I am using KDE Plasma 5 with openSUSE Tumbleweed. Currently, the system is with an English locale as the preferred language. But situations are the same even when I set SC as the preferred language in Regional Settings. And I use Dolphin and Ark for browsing and unzipping the file(s).

But Dolphin and Ark can handle SC characters well when I perform zip/unzip operation in Linux. And sometimes, they can handle the files correctly from Windows as well. But I have no idea what’s the difference because the files are from different colleagues.

I want Dolphin and Ark to handle zip files copied from Windows correctly, but I know little about encoding/decoding. Could anyone please help me understand the problem or provide me with a solution?

In case it helps, I uploaded an example here: http://s000.tinyupload.com/index.php?file_id=00535108858236658015

Regards,
cnzhx

your zip file is marked as malicious in chrome and cannot be downloaded. (NOT GOOD)

at a guess linux expects utf-8. your collegue maybe has old (xp?) or something and it is encoded as GB2312, or other.
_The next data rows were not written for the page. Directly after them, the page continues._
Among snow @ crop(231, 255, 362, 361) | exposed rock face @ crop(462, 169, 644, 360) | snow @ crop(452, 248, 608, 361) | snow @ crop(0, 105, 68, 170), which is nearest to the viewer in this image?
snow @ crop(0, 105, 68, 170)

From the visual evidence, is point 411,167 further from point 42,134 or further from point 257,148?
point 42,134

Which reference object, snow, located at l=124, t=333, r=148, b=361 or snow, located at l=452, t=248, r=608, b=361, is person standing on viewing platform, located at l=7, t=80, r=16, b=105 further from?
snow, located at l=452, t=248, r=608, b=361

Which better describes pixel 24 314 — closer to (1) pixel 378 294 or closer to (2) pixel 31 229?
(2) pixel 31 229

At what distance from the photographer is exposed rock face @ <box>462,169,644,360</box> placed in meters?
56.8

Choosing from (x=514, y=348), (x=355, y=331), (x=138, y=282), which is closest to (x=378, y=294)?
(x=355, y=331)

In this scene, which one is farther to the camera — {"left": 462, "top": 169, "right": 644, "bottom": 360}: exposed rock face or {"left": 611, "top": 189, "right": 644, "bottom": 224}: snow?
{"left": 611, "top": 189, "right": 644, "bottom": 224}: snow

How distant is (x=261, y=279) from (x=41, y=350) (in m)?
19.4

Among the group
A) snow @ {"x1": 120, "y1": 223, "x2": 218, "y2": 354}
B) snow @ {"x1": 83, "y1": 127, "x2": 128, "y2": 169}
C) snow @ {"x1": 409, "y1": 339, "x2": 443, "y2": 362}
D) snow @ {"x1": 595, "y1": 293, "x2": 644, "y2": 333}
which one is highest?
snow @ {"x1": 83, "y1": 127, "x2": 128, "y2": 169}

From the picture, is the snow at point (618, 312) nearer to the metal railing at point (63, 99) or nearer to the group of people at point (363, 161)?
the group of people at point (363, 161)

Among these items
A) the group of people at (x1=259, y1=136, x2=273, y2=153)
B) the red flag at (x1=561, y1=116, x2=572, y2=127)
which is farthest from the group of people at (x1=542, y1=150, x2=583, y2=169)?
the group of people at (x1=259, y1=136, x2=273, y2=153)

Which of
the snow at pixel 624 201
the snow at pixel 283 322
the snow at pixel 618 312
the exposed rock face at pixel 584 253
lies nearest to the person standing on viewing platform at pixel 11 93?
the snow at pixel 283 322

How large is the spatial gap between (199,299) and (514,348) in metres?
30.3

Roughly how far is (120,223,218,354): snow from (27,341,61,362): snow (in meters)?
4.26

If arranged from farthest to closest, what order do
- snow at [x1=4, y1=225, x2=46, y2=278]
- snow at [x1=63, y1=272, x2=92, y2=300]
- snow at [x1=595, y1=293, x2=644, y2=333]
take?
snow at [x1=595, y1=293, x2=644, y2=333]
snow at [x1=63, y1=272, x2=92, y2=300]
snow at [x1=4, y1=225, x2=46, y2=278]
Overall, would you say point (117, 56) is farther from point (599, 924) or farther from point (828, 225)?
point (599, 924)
UTF-8 is the saviour from the mess of **** encodings and was written by rob pike of unix/system9/golang fame.

Sorry for the inconvenience. I thought the first result from Google search of “file hosting” could be trusted. Here is the share link from my Google Drive: https://drive.google.com/file/d/0BzHP4DvFrhxbY2xxNmlJNHl2ajg/view?usp=sharing

Your guess sounds very reasonable. Do you happen to have a solution on this? Or if not, should it be fixed in Ark or Dolphin, or somewhere else? I could not figure out the mechanism by which applications deal with character encoding.

encoding comes up all the time in e.g. python programming but i know not in OS context. I dont think it is so much an opensuse problem as a file/encoding, linux/encoding, kde/encoding problem - so spread your search. e.g. a quick google of “open zip file linux encoding” gives: http://unix.stackexchange.com/questions/251969/how-can-i-correctly-decompress-a-zip-archive-of-files-with-hebrew-names (which actually recommends some bash commands).
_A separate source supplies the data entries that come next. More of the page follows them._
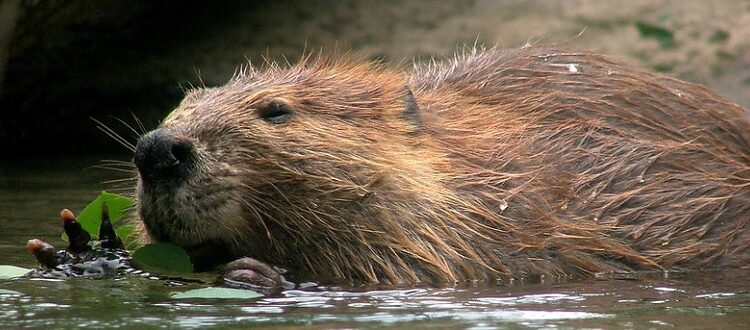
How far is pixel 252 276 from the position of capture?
4820 millimetres

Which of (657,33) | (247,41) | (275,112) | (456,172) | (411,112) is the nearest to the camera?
(275,112)

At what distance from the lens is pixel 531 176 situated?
5.60 metres

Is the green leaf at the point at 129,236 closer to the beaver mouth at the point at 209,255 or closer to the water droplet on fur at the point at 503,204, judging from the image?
the beaver mouth at the point at 209,255

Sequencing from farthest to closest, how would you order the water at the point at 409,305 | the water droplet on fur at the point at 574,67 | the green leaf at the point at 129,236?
1. the water droplet on fur at the point at 574,67
2. the green leaf at the point at 129,236
3. the water at the point at 409,305

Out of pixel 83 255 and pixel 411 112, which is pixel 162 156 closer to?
pixel 83 255

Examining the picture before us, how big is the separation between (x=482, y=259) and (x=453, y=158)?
50 cm

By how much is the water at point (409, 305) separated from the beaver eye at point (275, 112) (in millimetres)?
730

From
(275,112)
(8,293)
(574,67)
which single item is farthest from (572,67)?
(8,293)

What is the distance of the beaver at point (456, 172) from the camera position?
505 centimetres

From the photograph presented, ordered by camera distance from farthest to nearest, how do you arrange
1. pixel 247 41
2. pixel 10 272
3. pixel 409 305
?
A: pixel 247 41 → pixel 10 272 → pixel 409 305

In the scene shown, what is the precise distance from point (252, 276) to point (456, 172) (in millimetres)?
1120

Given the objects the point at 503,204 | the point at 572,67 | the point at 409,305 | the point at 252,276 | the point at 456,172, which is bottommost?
the point at 409,305

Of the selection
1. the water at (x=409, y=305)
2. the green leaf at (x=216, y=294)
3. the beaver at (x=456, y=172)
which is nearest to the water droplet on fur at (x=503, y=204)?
the beaver at (x=456, y=172)

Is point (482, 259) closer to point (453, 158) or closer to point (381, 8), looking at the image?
point (453, 158)
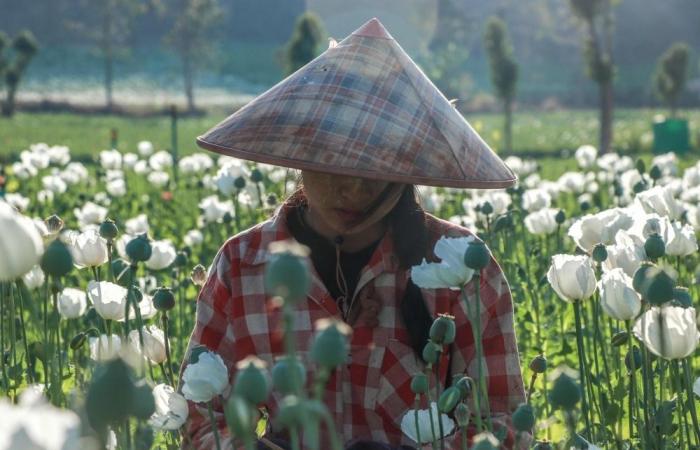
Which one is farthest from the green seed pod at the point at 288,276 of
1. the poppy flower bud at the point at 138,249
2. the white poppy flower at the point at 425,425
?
the poppy flower bud at the point at 138,249

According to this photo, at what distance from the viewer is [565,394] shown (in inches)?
56.4

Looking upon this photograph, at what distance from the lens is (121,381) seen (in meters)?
1.05

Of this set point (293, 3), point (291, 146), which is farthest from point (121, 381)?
point (293, 3)

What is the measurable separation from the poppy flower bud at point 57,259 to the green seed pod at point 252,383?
31 cm

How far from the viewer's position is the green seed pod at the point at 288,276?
3.48ft

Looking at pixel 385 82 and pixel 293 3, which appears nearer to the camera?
pixel 385 82

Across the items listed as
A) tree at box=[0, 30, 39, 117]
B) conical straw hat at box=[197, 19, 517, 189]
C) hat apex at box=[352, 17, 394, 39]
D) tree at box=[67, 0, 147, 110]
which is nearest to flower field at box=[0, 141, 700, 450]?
conical straw hat at box=[197, 19, 517, 189]

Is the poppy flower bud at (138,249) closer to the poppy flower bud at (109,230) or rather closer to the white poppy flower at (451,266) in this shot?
the poppy flower bud at (109,230)

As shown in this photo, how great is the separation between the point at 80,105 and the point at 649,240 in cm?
4278

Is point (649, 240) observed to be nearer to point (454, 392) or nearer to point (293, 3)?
point (454, 392)

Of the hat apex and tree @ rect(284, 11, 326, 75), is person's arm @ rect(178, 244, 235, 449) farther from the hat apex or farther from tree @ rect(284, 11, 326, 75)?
tree @ rect(284, 11, 326, 75)

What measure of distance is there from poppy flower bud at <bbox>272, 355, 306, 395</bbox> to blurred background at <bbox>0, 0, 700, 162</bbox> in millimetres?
29972

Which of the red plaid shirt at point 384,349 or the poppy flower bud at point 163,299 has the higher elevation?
the poppy flower bud at point 163,299

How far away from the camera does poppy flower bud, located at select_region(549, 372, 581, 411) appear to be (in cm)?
143
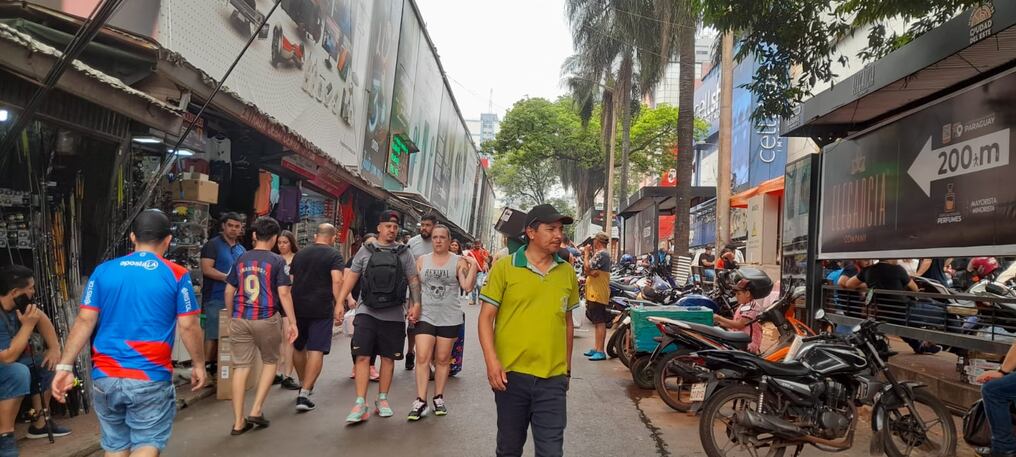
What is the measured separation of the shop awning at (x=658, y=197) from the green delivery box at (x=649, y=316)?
11353 millimetres

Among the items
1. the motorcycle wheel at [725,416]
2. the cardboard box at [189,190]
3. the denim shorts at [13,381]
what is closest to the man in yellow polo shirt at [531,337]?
the motorcycle wheel at [725,416]

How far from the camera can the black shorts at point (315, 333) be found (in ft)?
21.8

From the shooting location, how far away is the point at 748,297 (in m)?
7.30

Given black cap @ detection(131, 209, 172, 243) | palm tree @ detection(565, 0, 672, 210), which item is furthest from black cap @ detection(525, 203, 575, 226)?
palm tree @ detection(565, 0, 672, 210)

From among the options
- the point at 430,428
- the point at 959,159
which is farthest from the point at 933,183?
the point at 430,428

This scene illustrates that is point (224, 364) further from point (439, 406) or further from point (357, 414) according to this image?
point (439, 406)

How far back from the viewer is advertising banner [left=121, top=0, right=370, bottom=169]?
806 centimetres

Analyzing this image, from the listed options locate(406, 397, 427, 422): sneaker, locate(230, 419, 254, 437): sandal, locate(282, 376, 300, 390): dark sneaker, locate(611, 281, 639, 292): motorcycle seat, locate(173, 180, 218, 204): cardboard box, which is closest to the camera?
locate(230, 419, 254, 437): sandal

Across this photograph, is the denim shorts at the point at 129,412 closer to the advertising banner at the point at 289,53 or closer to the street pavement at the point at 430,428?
the street pavement at the point at 430,428

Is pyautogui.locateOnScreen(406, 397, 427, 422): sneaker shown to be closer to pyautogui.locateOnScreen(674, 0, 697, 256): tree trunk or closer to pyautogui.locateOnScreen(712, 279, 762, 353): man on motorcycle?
pyautogui.locateOnScreen(712, 279, 762, 353): man on motorcycle

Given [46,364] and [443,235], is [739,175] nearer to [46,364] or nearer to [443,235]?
[443,235]

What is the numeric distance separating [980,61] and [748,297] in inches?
113

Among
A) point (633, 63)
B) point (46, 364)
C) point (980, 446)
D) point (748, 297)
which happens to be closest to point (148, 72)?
point (46, 364)

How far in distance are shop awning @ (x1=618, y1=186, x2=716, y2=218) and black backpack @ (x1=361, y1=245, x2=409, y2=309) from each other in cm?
1349
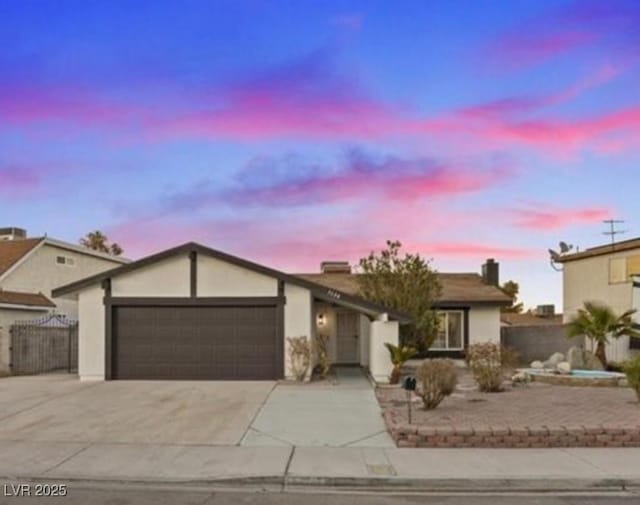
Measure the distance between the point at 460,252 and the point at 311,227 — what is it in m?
9.48

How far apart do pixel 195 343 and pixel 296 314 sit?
3.04 m

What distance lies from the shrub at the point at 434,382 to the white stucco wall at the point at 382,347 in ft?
17.2

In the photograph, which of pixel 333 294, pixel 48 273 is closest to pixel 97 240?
pixel 48 273

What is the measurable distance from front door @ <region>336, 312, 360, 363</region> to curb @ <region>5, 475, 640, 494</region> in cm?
1670

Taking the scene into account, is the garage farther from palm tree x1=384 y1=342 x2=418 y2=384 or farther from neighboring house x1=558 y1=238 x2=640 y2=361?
neighboring house x1=558 y1=238 x2=640 y2=361

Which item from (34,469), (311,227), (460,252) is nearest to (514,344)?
(460,252)

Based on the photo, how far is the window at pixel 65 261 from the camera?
29303 mm


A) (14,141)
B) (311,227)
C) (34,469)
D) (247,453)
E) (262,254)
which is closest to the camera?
(34,469)

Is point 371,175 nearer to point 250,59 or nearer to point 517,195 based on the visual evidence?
point 517,195

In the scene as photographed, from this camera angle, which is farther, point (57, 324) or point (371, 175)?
point (57, 324)

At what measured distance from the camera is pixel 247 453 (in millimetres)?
9906

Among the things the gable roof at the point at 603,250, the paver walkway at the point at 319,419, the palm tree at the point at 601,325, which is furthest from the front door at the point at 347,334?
the gable roof at the point at 603,250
Thanks a lot ndc. It looks like I was digging toward the wrong direction. Based on the explanation in the post you provided, it is not a system / application problem, but a problem between systems / applications. If I am not getting this wrongly, without knowing the original encoding, it is not possible to decoding the filenames easily.

I tried several known encoding, such as gb2312, gb18030, big5, gbk, without success. I guest the most convenient way is to unzip them in Windows.